Botnets are known to be the tool of choice for cybercriminals to conduct a variety of online attacks, using the power of thousands of malware-infected computers around the world to send spam, conduct denial-of-service attacks on websites, spread malware, facilitate click fraud in online advertising and much more. This particular botnet is no exception.
Although its behavior has fluctuated over time, Rustock has been reported to be among the world’s largest spambots, at times capable of sending 30 billion spam e-mails per day. DCU researchers watched a single Rustock-infected computer send 7,500 spam emails in just 45 minutes – a rate of 240,000 spam mails per day. Moreover, much of the spam observed coming from Rustock posed a danger to public health, advertising counterfeit or unapproved knock-off versions of pharmaceuticals.
As mentioned previously, because Rustock propagated a market for these fake drugs, drug-maker Pfizer served as a declarant in this case. Pfizer’s declaration provides evidence that the kind of drugs advertised through this kind of spam can often contain wrong active ingredients, incorrect dosages or worse, due to the unsafe conditions fake pharmaceuticals are often produced in. Fake drugs are often contaminated with substances including pesticides, lead-based highway paint and floor wax, just to name a few examples.

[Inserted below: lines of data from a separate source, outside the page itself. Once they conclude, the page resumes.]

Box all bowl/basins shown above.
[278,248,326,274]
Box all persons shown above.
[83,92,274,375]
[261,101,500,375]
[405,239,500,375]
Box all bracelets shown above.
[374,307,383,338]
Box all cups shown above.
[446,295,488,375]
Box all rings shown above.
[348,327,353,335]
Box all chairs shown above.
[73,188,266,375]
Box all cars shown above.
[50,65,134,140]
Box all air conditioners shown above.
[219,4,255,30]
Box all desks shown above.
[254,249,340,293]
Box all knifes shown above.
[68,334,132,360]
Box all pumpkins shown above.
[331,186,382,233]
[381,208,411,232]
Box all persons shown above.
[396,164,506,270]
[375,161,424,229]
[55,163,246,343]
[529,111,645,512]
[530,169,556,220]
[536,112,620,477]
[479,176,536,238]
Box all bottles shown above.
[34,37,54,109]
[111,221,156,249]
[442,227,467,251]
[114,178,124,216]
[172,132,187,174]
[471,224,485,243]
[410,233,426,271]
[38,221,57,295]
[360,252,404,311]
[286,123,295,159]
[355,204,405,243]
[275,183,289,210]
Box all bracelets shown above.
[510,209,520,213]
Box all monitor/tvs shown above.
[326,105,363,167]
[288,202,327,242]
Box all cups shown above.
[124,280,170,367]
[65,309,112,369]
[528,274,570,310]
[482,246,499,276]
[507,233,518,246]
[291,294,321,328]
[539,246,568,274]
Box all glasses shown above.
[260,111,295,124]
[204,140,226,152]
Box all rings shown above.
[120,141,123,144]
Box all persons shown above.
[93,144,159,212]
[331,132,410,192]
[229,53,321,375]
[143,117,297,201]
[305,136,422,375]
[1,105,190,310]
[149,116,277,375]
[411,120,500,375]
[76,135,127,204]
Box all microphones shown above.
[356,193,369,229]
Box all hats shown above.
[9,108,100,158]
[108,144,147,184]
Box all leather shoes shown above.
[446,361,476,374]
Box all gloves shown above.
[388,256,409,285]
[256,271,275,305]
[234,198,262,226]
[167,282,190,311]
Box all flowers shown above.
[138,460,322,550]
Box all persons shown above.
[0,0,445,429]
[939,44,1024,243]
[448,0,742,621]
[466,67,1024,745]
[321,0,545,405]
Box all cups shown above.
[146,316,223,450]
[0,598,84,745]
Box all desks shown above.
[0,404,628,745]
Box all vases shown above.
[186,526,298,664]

Spam is annoying and it can advertise potentially dangerous or illegal products. It is also significant as a symptom of greater threats to Internet health. Although Rustock’s primary use appears to have been to send spam, it’s important to note that a large botnet can be used for almost any cybercrime a bot-herder can dream up. Botnets are powerful and, with a simple command, can be switched from a spambot to a password thief or DDOS attacker.
Again, DCU’s research shows there may be close to 1 million computers infected with Rustock malware, all under the control of the person or people operating the network like a remote army, usually without the computer’s owner even aware that his computer has been hijacked. Bot-herders infect computers with malware in a number of ways, such as when a computer owner visits a website booby-trapped with malware and clicks on a malicious advertisement or opens an infected e-mail attachment. Bot-herders do this so discretely that owners often never suspect their PC is living a double life.
It’s like a gang setting up a drug den in someone’s home while they’re on vacation and coming back to do so every time the owner leaves the house, without the owner ever knowing anything is happening. Home owners can better protect themselves with good locks on their doors and security systems for their homes. Similarly, computer owners can be better protected from malware if they run up-to-date software – including up-to-date antivirus and antimalware software – on their computers.
Finally, we encourage every computer owner to make sure their machine isn’t doing a criminal’s dirty work. If you believe your computer may be infected by Rustock or other type of malware, we encourage you to visit support.microsoft.com/botnets for free information and resources to clean your computer.
With your help, and the continued public and private cooperation of industry, academia and law enforcement such as Operation b107, we can stop criminals from using botnets to wreak havoc on the Internet.